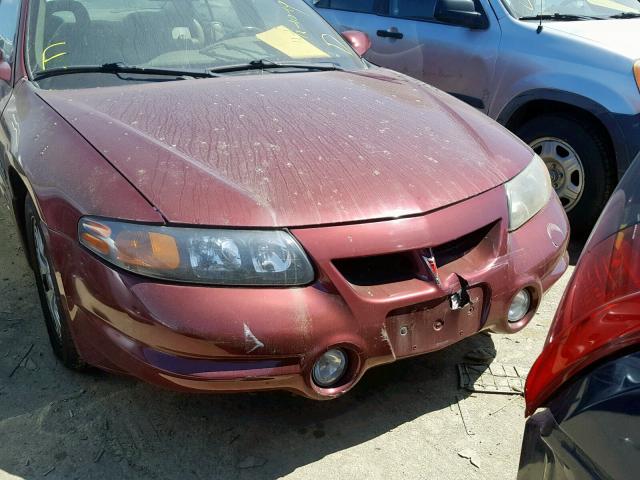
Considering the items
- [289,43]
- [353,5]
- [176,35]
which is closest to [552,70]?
[289,43]

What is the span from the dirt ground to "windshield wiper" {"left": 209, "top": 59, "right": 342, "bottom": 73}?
4.81 feet

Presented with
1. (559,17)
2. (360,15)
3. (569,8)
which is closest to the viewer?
(559,17)

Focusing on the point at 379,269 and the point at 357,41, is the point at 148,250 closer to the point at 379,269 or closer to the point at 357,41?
the point at 379,269

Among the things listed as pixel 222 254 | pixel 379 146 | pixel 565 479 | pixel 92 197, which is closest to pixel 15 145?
pixel 92 197

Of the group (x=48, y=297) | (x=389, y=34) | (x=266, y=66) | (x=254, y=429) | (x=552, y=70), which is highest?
(x=266, y=66)

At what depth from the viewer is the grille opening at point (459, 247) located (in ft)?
A: 7.45

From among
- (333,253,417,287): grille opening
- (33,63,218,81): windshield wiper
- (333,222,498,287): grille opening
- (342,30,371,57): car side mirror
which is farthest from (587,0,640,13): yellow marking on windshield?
(333,253,417,287): grille opening

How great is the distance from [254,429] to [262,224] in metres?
0.84

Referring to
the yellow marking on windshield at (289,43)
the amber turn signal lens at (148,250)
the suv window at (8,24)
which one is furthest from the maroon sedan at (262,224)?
the yellow marking on windshield at (289,43)

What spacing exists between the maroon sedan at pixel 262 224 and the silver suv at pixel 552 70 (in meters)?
1.36

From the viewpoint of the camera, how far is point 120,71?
10.0 ft

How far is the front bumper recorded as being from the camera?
201 centimetres

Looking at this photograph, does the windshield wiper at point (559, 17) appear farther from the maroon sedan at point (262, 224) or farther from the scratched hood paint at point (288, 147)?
the maroon sedan at point (262, 224)

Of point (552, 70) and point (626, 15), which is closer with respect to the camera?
point (552, 70)
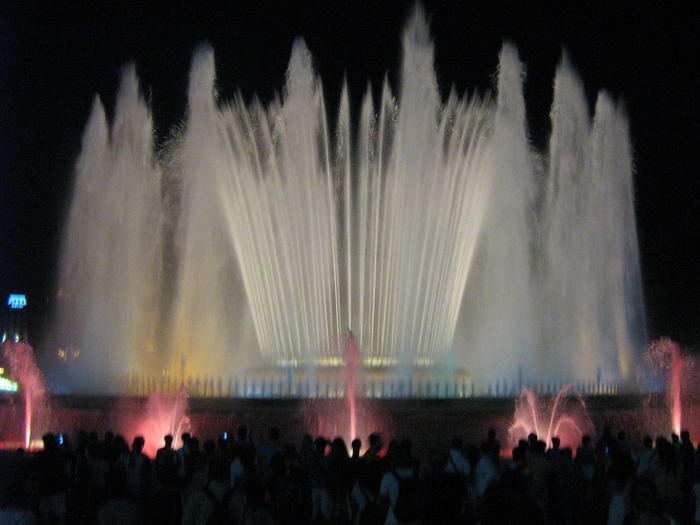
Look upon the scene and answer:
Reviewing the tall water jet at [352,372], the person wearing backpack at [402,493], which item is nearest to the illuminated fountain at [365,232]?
the tall water jet at [352,372]

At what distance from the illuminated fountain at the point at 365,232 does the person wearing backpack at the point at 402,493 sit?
1530cm

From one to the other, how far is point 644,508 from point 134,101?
81.6 feet

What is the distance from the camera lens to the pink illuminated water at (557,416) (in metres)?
18.5

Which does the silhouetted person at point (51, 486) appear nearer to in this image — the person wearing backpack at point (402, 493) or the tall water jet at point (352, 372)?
Result: the person wearing backpack at point (402, 493)

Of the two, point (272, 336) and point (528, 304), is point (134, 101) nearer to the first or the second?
point (272, 336)

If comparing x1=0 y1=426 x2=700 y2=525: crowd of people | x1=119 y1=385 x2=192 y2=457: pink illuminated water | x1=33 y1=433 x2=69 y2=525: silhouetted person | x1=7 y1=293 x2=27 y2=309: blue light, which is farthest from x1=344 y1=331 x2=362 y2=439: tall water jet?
x1=7 y1=293 x2=27 y2=309: blue light

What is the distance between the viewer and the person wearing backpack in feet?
20.6

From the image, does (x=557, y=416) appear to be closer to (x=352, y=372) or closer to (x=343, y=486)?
(x=352, y=372)

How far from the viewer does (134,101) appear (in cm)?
2792

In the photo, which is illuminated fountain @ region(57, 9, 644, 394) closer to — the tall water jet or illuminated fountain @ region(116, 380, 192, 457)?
the tall water jet

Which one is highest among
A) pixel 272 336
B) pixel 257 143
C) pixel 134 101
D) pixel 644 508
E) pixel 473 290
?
pixel 134 101

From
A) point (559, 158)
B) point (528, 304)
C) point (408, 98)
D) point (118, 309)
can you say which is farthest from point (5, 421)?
point (559, 158)

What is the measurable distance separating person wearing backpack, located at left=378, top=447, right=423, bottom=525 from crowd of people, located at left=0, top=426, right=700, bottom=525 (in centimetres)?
1

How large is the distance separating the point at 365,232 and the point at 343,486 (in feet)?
58.3
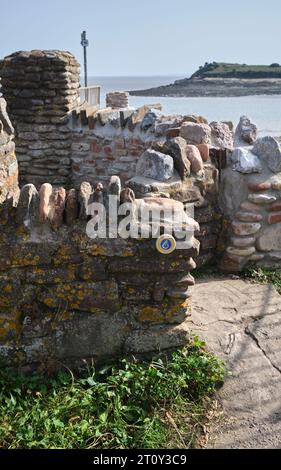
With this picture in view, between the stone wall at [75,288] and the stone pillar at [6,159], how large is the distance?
2.43 ft

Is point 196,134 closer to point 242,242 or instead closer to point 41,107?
point 242,242

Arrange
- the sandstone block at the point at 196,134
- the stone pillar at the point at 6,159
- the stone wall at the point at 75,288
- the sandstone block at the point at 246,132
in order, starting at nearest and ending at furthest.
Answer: the stone wall at the point at 75,288
the stone pillar at the point at 6,159
the sandstone block at the point at 196,134
the sandstone block at the point at 246,132

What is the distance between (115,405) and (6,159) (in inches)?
72.9

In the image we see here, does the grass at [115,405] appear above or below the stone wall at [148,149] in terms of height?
below

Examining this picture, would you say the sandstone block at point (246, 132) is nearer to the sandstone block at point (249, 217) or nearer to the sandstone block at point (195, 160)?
the sandstone block at point (195, 160)

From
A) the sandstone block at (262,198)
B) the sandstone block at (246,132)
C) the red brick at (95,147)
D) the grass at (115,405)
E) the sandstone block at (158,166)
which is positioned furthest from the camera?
the red brick at (95,147)

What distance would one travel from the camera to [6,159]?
134 inches

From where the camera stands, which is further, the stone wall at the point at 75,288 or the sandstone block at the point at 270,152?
the sandstone block at the point at 270,152

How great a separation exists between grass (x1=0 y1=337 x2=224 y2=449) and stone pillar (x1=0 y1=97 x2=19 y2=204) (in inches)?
48.7

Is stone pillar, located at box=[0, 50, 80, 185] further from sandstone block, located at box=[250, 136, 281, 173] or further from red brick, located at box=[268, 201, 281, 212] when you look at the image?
red brick, located at box=[268, 201, 281, 212]

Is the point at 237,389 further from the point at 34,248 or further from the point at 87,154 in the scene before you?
the point at 87,154

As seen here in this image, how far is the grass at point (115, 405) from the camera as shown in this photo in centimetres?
226

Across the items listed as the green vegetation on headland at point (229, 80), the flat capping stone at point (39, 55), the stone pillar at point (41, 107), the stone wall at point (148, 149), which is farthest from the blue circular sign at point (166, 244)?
the green vegetation on headland at point (229, 80)

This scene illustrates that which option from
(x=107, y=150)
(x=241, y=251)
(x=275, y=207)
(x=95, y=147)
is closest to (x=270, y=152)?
(x=275, y=207)
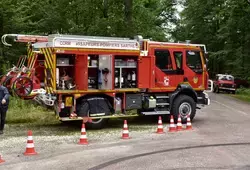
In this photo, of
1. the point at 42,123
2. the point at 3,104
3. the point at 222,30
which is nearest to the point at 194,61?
the point at 42,123

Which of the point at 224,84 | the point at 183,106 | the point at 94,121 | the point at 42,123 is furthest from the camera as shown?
the point at 224,84

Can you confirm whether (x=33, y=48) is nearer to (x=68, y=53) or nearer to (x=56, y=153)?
(x=68, y=53)

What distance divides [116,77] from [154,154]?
497 cm

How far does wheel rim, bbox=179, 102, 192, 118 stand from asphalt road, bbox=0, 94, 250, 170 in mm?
2265

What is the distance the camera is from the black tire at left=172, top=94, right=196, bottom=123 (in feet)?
49.6

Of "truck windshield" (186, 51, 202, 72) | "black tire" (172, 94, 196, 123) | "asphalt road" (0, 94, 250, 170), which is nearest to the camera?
"asphalt road" (0, 94, 250, 170)

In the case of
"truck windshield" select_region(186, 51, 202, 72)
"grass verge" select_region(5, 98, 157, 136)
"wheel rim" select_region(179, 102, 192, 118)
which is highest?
"truck windshield" select_region(186, 51, 202, 72)

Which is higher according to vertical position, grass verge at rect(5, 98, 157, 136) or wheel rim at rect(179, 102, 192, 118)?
wheel rim at rect(179, 102, 192, 118)

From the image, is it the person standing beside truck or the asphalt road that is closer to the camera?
the asphalt road

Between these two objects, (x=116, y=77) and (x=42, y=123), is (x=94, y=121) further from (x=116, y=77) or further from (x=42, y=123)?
(x=42, y=123)

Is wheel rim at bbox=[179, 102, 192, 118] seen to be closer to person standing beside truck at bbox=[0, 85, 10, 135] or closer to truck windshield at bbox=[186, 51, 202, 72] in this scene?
truck windshield at bbox=[186, 51, 202, 72]

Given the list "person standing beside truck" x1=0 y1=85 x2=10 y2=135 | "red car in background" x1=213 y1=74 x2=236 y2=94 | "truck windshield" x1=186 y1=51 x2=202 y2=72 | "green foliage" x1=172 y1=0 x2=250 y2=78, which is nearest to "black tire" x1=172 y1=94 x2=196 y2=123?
"truck windshield" x1=186 y1=51 x2=202 y2=72

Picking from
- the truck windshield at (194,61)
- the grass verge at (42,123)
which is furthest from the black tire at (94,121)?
the truck windshield at (194,61)

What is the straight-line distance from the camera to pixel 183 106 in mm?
15312
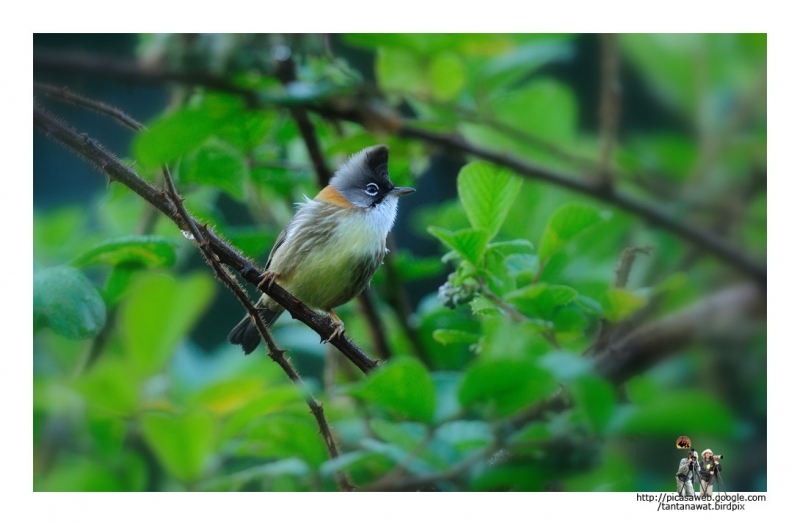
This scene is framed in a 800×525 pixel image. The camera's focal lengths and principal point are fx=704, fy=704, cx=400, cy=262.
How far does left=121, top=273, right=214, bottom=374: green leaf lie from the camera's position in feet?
3.72

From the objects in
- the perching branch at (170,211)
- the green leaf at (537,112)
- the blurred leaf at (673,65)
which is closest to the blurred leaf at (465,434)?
the perching branch at (170,211)

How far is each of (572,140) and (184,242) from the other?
0.72 metres

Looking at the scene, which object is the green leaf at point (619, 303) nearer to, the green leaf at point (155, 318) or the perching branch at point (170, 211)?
the perching branch at point (170, 211)

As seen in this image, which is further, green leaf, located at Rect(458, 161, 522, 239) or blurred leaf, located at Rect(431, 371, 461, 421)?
green leaf, located at Rect(458, 161, 522, 239)

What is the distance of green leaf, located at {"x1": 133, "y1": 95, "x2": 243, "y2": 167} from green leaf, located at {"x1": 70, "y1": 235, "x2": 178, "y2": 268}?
0.18m

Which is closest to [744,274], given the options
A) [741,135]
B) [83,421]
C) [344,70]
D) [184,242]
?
[741,135]

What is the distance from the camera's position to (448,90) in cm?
120

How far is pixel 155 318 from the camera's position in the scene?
115 cm

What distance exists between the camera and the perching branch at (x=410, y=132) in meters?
1.01

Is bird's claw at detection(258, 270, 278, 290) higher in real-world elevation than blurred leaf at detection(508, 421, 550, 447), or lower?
higher

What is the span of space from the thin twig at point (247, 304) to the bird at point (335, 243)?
0.24 m

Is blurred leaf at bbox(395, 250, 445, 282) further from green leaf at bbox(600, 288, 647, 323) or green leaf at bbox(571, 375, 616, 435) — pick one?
green leaf at bbox(571, 375, 616, 435)

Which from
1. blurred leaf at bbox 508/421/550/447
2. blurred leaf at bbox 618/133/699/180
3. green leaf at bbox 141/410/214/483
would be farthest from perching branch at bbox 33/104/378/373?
blurred leaf at bbox 618/133/699/180

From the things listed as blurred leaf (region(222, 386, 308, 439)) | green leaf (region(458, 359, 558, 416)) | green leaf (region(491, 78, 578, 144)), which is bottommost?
green leaf (region(458, 359, 558, 416))
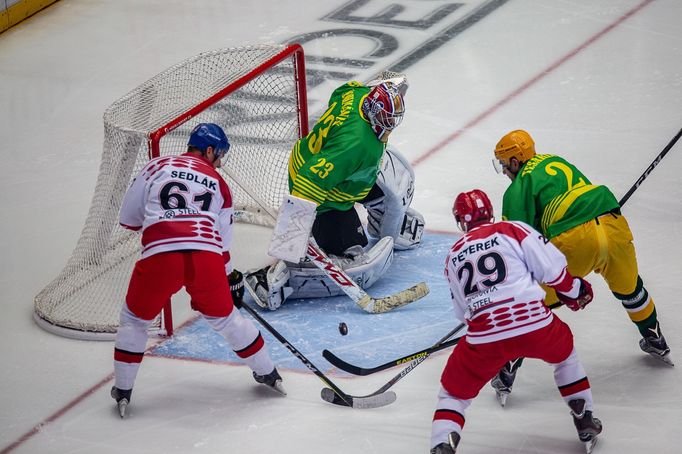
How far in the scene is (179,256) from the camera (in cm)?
425

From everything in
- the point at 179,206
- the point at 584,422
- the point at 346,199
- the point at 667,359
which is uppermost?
the point at 179,206

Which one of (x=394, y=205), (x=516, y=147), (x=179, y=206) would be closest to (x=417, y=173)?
(x=394, y=205)

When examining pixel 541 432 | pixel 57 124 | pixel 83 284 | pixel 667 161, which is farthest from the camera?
pixel 57 124

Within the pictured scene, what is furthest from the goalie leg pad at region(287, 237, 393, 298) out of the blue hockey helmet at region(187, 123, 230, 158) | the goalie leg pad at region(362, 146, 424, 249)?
the blue hockey helmet at region(187, 123, 230, 158)

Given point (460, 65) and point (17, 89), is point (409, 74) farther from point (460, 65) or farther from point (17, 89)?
point (17, 89)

******

To do
Exactly as written, give the line containing "How far in the" and all remaining lines of the records.

Solution for this problem
How far in the scene is (179,256) from the camera (in cm)?
425

From everything in
- the point at 179,206
- the point at 584,422
- the point at 346,199
- the point at 667,359
which is uppermost?
the point at 179,206

Which one of (x=394, y=205), (x=516, y=147), (x=179, y=206) would be closest to (x=417, y=173)?
(x=394, y=205)

When examining pixel 541 432 | pixel 57 124 | pixel 83 284 | pixel 667 161, which is farthest from the camera?
pixel 57 124

Within the pictured scene, what is furthest from the goalie leg pad at region(287, 237, 393, 298) out of the blue hockey helmet at region(187, 123, 230, 158) | the goalie leg pad at region(362, 146, 424, 249)?
the blue hockey helmet at region(187, 123, 230, 158)

Given point (460, 65) and point (17, 89), is point (409, 74) farther from point (460, 65) or farther from point (17, 89)?
point (17, 89)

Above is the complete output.